* [Kutipan Bacaan]
Begini Klarifikasi Kuasa Hukum Pemilik Tanah di Kukusan Besar Labuan Bajo
Begini Klarifikasi Kuasa Hukum Pemilik Tanah di Kukusan Besar Labuan Bajo
PORDES LABUAN BAJO – Kuasa hukum Entin Martini dan Muhammad Thasyrif Daeng, Benediktus Janur, S.H mengatakan bahwa tanah yang berada di Kukusan Besar, Labuan Bajo merupakan tanah milik Sitti Nasijah Daeng Mawerra alias Daeng Ngintang alias Lolo Intang (Alm).
Hal itu berdasarkan ‘Soerat Pengakoean Hak Milik Keboen/Poelaoe Koekoesan Kecil dan Koekoesan Besar, tertangal 27 Februari 1957 yang dibuat dan ditandatangan oleh sejumlah pihak yakni Sitti Hasijah Daeng Mawerra/Daeng Ngintang (sebagai yang Berhak/Pemilik), Kepala Hamente Badjo, Sawedi, dan Kepala Hamente Nggorang, Ishaka.
Tidak hanya itu kepemilikan tanah tersebut juga dikuatkan dengan surat Pemberian Hibah/Pelimpahan Hak Milik Tanah dari Daeng Ngintang kepada anaknya Abu Soufyan Daeng Pabeta yang dibuat di hadapan dan ditandatangani oleh Bupati Kepala Daerah Tingkat II Manggarai, Frans Sales Lega, tertanggal 15 Mei 1975.

* [Soal Latihan]
A. Dalam kutipan tentang tanah di Kukusan Besar, siapa yang menandatangani surat hibah tertanggal 15 Mei 1975?
B. Tuliskan kembali dengan tepat bagian kutipan tentang tanah di Kukusan Besar yang diawali kata-kata "Tidak hanya itu" dan diakhiri "15 Mei 1975.".

Catatan Tersimpan:
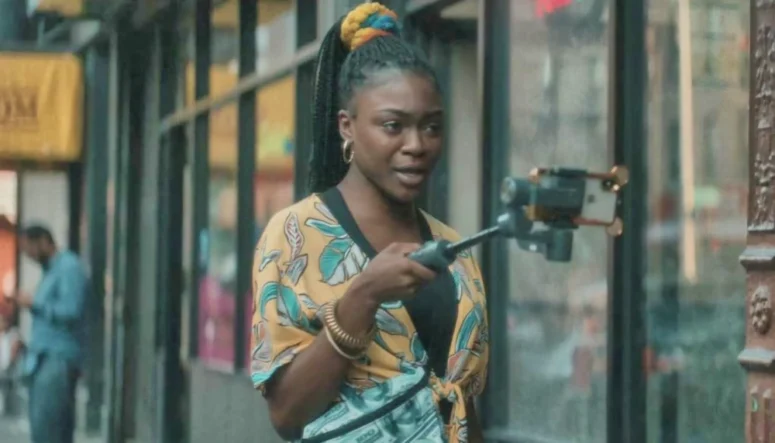 Imani Lewis - Vampires of the Bronx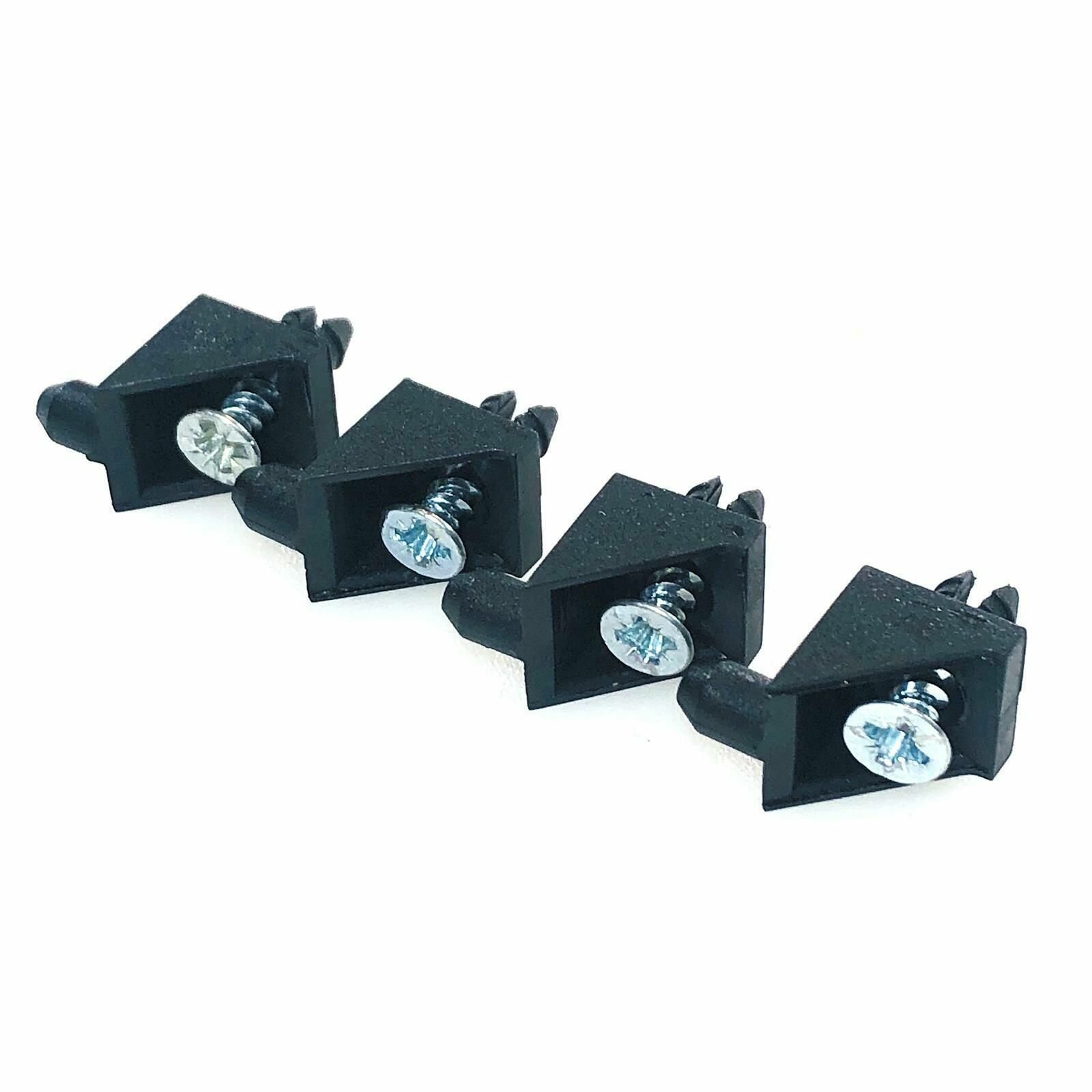 фото Держатель полки икеа пакс комплимент (4 штуки)/IKEA COMPLEMENT PAX 115344 101558 139199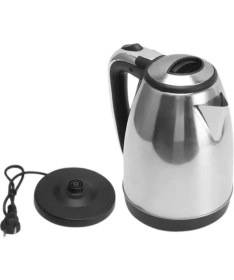 Resim GIGA Kettle C F Tipi 220-240V Paslanmaz Çelik Elektrik Kablolu Otomatik Kapanma 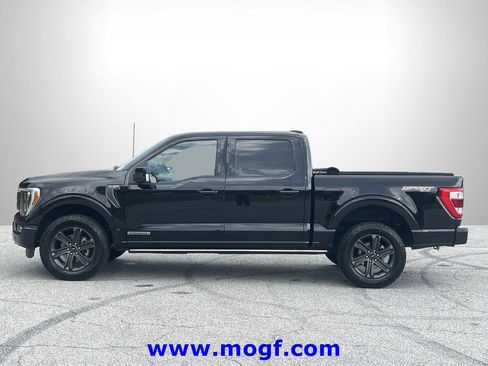 Certified 2023 Ford F150 Lariat w/ Equipment Group 502A High AWD/4WD image 25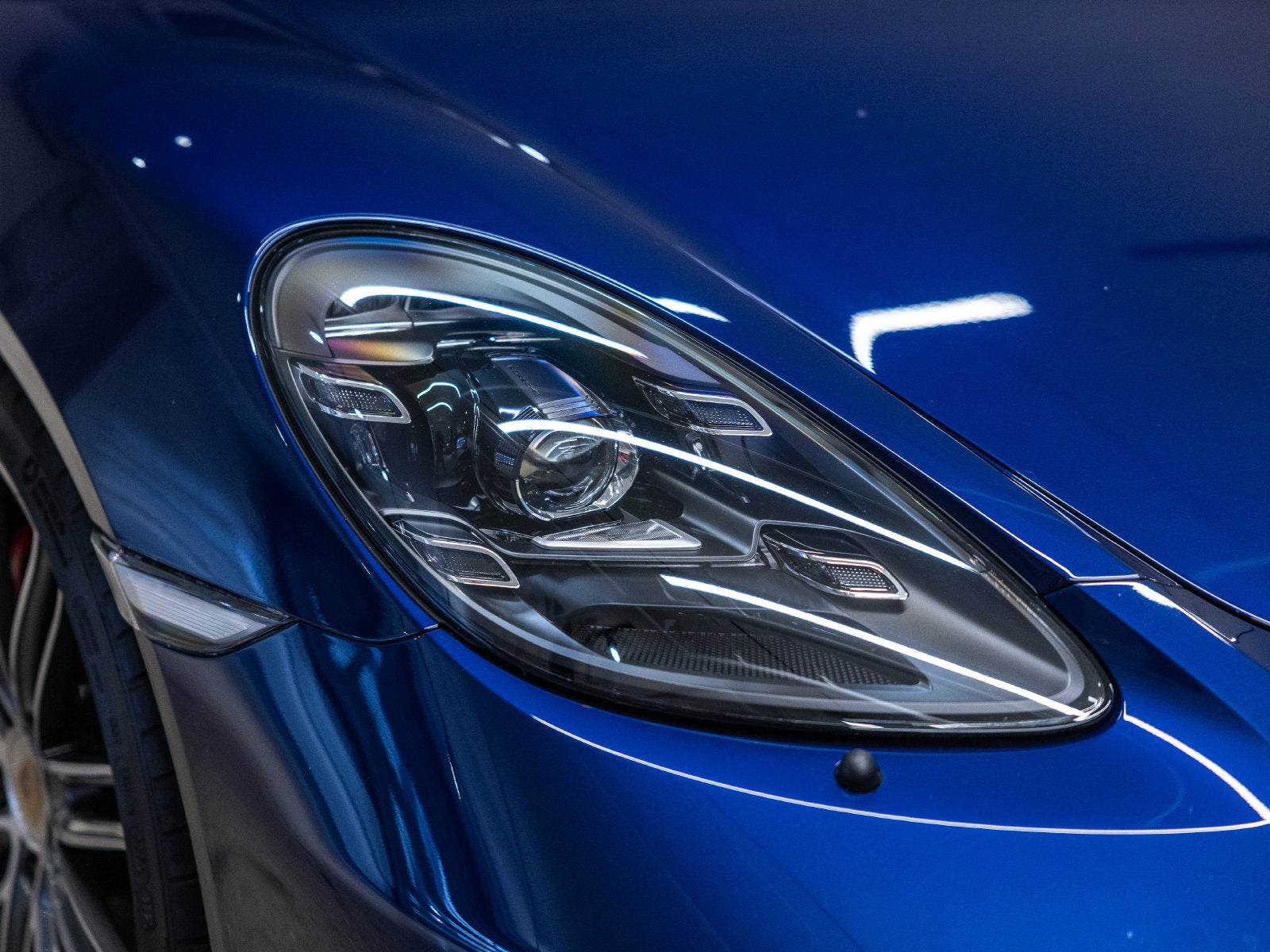 2025 Porsche 718 718 Cayman GTS 4.0
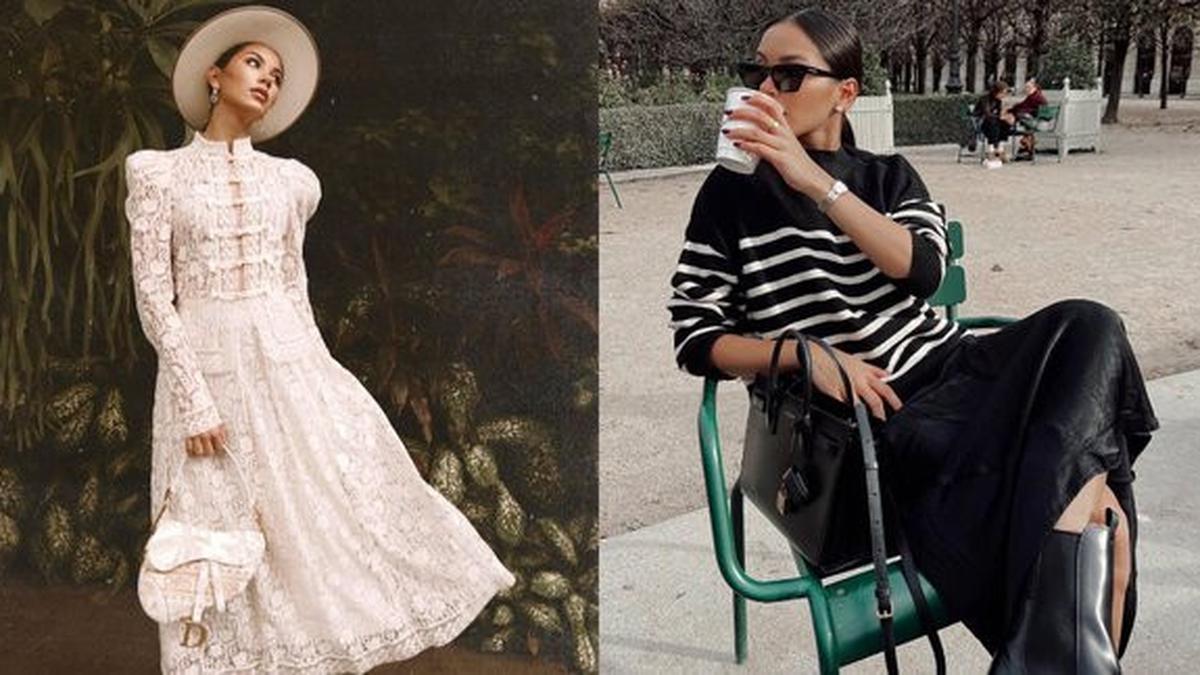 5 Potret OOTD Alyssa Daguise yang Curi Perhatiuan, Selalu Tampil Elegan dan Punya Aura Mahal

* [Jawaban Tiap Soal]
A. Bupati Kepala Daerah Tingkat II Manggarai, Frans Sales Lega.

B.
Tidak hanya itu kepemilikan tanah tersebut juga dikuatkan dengan surat Pemberian Hibah/Pelimpahan Hak Milik Tanah dari Daeng Ngintang kepada anaknya Abu Soufyan Daeng Pabeta yang dibuat di hadapan dan ditandatangani oleh Bupati Kepala Daerah Tingkat II Manggarai, Frans Sales Lega, tertanggal 15 Mei 1975.